- YOUR TASKS -
[a] Reproduce the passage of the blog post from "Monday, April 10, 2023" through "for the subtleties.", word for word.
[b] In the blog post about the slice & dice rewrite, what new name was given to the skite repo?
[c] Pick up the blog post about re-implementing the slice & dice system and continue it past its final sentence.

- EXTRACT -
━━━━━━━━━━━━━━━━━━━━━━━━━━━━━━

Blog Slice & Dice System Re-Written In a Day

I've re-implemented my blog slice & dice system, replaced an old markdown file with an efficient system, renamed the skite repo to chopchop, and paid for an AI to summarize my 540 blog posts. I'm using a generator for my journal-to-blog transformation script, and I'm now ready to go with 541 posts and an OpenAI meta description on the blog's index page. Come see the new and improved blog!

Re-Implementing my Blog with AI-Powered Summaries and 541 Posts

By Michael Levin

Monday, April 10, 2023

Hmmm, interesting stuff. It was I think it was about a year ago when I first implemented the blog slice & dice system, getting away from the forever increasingly long single markdown file on the Web as a blog. That was certainly the easiest “no software” (only editing a text file) way to do it. It was a really good start and I’m glad I have those files to look at for the subtleties.

Instead of counting the number of posts by running through the generator twice, I can just reverse the original list of posts. It’s because the blog order is reverse-chronological. So the first post is the most recent, and that means the content of the files would always be changing and be hard on the git repo, as if this MikeLev.in repo wasn’t bloated already. But I need to control it where I can.

Next? Next we put in the git commands from the old skite.py file. First move the git commands over.

━━━━━━━━━━━━━━━━━━━━━━━━━━━━━━

[Scene geometry reasoning data]

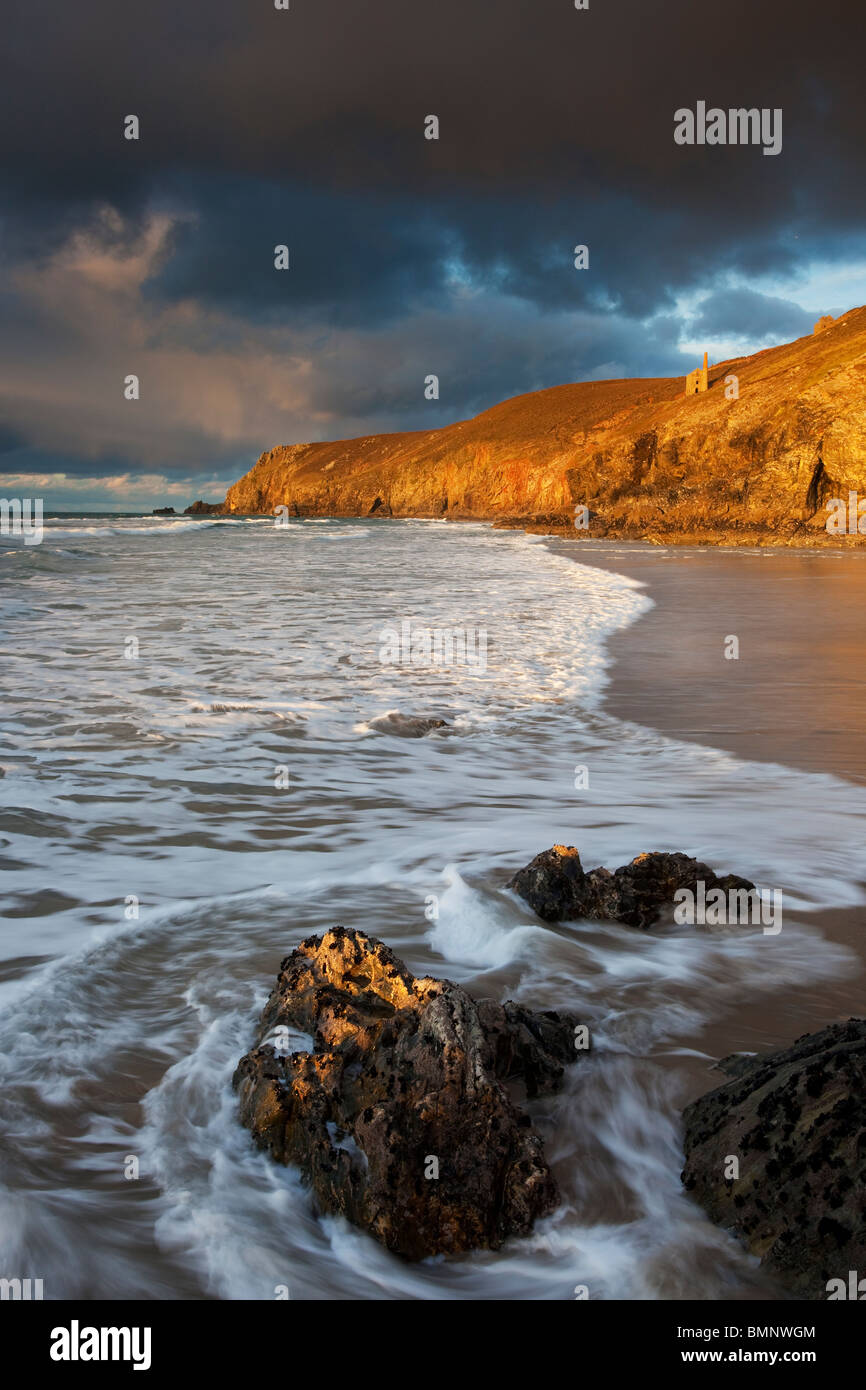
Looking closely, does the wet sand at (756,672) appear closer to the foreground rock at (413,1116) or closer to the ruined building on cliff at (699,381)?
the foreground rock at (413,1116)

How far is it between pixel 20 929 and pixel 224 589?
15.8 meters

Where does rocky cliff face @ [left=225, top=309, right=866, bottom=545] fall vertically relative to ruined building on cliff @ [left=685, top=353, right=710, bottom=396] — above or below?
below

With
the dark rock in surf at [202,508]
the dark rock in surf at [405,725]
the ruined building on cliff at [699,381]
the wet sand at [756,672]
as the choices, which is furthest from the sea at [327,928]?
the dark rock in surf at [202,508]

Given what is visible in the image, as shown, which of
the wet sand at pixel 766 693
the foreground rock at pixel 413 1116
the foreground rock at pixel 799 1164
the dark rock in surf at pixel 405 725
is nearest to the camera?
the foreground rock at pixel 799 1164

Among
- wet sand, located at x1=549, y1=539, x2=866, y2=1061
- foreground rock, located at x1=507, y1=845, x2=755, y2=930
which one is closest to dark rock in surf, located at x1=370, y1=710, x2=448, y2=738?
wet sand, located at x1=549, y1=539, x2=866, y2=1061

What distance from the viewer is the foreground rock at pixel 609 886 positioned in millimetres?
3447

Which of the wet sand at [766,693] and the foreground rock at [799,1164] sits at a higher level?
the wet sand at [766,693]

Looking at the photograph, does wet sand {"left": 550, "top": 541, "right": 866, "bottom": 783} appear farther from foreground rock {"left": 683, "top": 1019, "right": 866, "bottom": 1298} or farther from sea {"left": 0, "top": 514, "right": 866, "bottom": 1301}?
foreground rock {"left": 683, "top": 1019, "right": 866, "bottom": 1298}

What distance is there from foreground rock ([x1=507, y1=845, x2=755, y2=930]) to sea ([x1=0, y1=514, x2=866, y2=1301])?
0.30 ft

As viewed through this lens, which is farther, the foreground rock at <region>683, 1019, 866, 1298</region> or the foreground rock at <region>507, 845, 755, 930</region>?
the foreground rock at <region>507, 845, 755, 930</region>

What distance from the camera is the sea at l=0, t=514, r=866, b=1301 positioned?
1.91 meters

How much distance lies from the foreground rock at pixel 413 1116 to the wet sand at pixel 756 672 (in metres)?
4.22

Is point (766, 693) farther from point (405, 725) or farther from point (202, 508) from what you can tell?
point (202, 508)

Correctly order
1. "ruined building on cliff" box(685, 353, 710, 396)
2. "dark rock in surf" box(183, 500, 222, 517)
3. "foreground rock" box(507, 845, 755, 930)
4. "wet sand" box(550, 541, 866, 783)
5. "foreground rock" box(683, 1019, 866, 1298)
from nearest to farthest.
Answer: "foreground rock" box(683, 1019, 866, 1298) → "foreground rock" box(507, 845, 755, 930) → "wet sand" box(550, 541, 866, 783) → "ruined building on cliff" box(685, 353, 710, 396) → "dark rock in surf" box(183, 500, 222, 517)
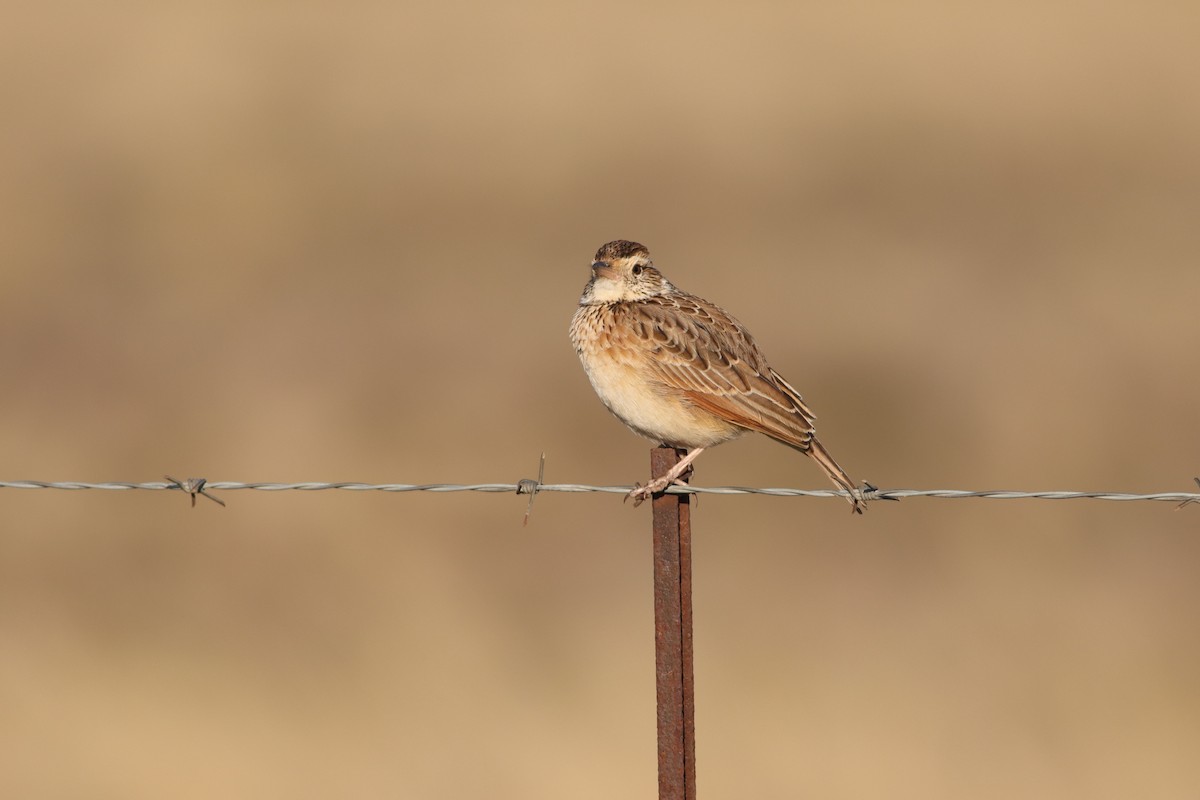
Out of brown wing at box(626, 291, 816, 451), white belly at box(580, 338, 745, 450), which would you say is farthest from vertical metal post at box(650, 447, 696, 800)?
white belly at box(580, 338, 745, 450)

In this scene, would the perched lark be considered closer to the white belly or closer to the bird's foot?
the white belly

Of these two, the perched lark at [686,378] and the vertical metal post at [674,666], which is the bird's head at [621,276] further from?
the vertical metal post at [674,666]

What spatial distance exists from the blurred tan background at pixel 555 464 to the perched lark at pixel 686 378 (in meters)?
4.31

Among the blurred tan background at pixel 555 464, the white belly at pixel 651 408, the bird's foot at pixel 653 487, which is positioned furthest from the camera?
the blurred tan background at pixel 555 464

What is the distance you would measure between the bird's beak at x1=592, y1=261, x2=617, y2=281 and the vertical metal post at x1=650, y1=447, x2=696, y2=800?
3.04 meters

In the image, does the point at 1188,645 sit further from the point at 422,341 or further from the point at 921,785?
the point at 422,341

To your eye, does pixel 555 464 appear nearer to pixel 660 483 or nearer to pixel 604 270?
pixel 604 270

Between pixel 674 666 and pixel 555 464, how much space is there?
352 inches

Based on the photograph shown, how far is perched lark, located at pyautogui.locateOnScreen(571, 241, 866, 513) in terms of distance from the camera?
26.1 feet

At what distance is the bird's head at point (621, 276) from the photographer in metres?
8.91

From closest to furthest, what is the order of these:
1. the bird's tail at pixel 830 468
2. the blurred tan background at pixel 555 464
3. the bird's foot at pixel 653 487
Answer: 1. the bird's foot at pixel 653 487
2. the bird's tail at pixel 830 468
3. the blurred tan background at pixel 555 464

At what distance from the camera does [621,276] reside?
895 centimetres

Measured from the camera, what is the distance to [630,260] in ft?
29.6

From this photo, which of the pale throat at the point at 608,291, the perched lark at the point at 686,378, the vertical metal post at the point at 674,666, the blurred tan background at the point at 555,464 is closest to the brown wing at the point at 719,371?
the perched lark at the point at 686,378
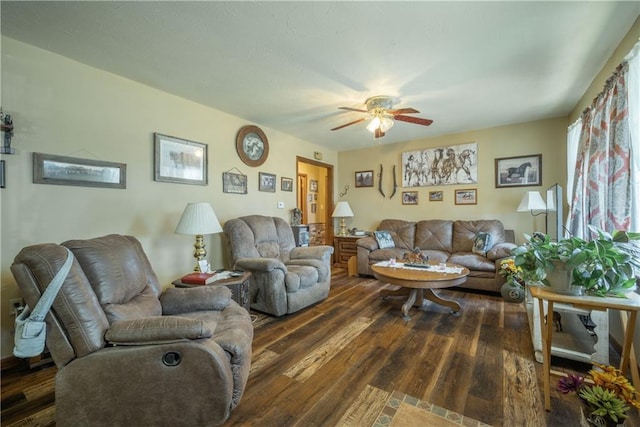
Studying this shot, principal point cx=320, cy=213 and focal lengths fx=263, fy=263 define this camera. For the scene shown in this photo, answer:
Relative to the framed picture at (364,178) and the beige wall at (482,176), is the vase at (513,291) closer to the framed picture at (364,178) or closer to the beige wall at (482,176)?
the beige wall at (482,176)

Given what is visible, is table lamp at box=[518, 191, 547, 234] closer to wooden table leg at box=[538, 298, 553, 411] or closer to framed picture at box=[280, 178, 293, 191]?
wooden table leg at box=[538, 298, 553, 411]

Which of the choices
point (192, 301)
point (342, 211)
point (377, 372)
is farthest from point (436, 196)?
point (192, 301)

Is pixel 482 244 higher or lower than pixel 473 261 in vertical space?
higher

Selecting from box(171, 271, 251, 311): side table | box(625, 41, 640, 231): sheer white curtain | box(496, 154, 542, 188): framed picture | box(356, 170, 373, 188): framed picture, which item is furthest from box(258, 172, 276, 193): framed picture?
box(625, 41, 640, 231): sheer white curtain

━━━━━━━━━━━━━━━━━━━━━━━━━━━━━━

- ANSWERS BY TASK -
[a]
Monday, April 10, 2023

Hmmm, interesting stuff. It was I think it was about a year ago when I first implemented the blog slice & dice system, getting away from the forever increasingly long single markdown file on the Web as a blog. That was certainly the easiest “no software” (only editing a text file) way to do it. It was a really good start and I’m glad I have those files to look at for the subtleties.

[b] The skite repo was renamed to chopchop.

[c]
That turned out well. Now replace my @p macro with the new @q macro. And now I’m working off of skite/chopchop.py instead of skite.py, slice.py and dice.py. It’s now quite a bit simplified. Nice. I think the skite repo has got to be renamed to chopchop. that way, it will be chopchop/chopchop.py.

It’s been a remarkably productive weekend when it comes to coding. I don’t remember the last time I achieved so much in so little time, although it was the re-implementation of something I already had. But that’s okay because now I have a lot more flexibility.

I had OpenAI do 2-passes summarizing the entire journal post by post through about 540 posts. It’s a lot of text, and it cost me about $20. That’s $20 of reading and summarizing services by an AI that I paid for. Then I paid another approximately $10 to summarize the summaries into meta descriptions because the summaries were too big for their original intended use. So now I have 2 SQLite databases: long-descriptions.db and descriptions.db. Though I just changed long-descriptions.db to summaries.db.

For posterity, here’s the current status of the code in the new file called chopchop.py:

import os
import re
import sys
import html
import shlex
import openai
import slugify
import datetime
import argparse
from retry import retry
from pathlib import Path
from slugify import slugify
from dateutil import parser
from subprocess import Popen, PIPE
from sqlitedict import SqliteDict as sqldict


# Define command line arguments
aparser = argparse.ArgumentParser()
add_arg = aparser.add_argument

add_arg("-f", "--full_path", required=True)
add_arg("-a", "--author", default="Mike Levin")
add_arg("-b", "--blog", default="blog")
add_arg("-o", "--output", default="_posts")

# Parse command line args as CONSTANTS
args = aparser.parse_args()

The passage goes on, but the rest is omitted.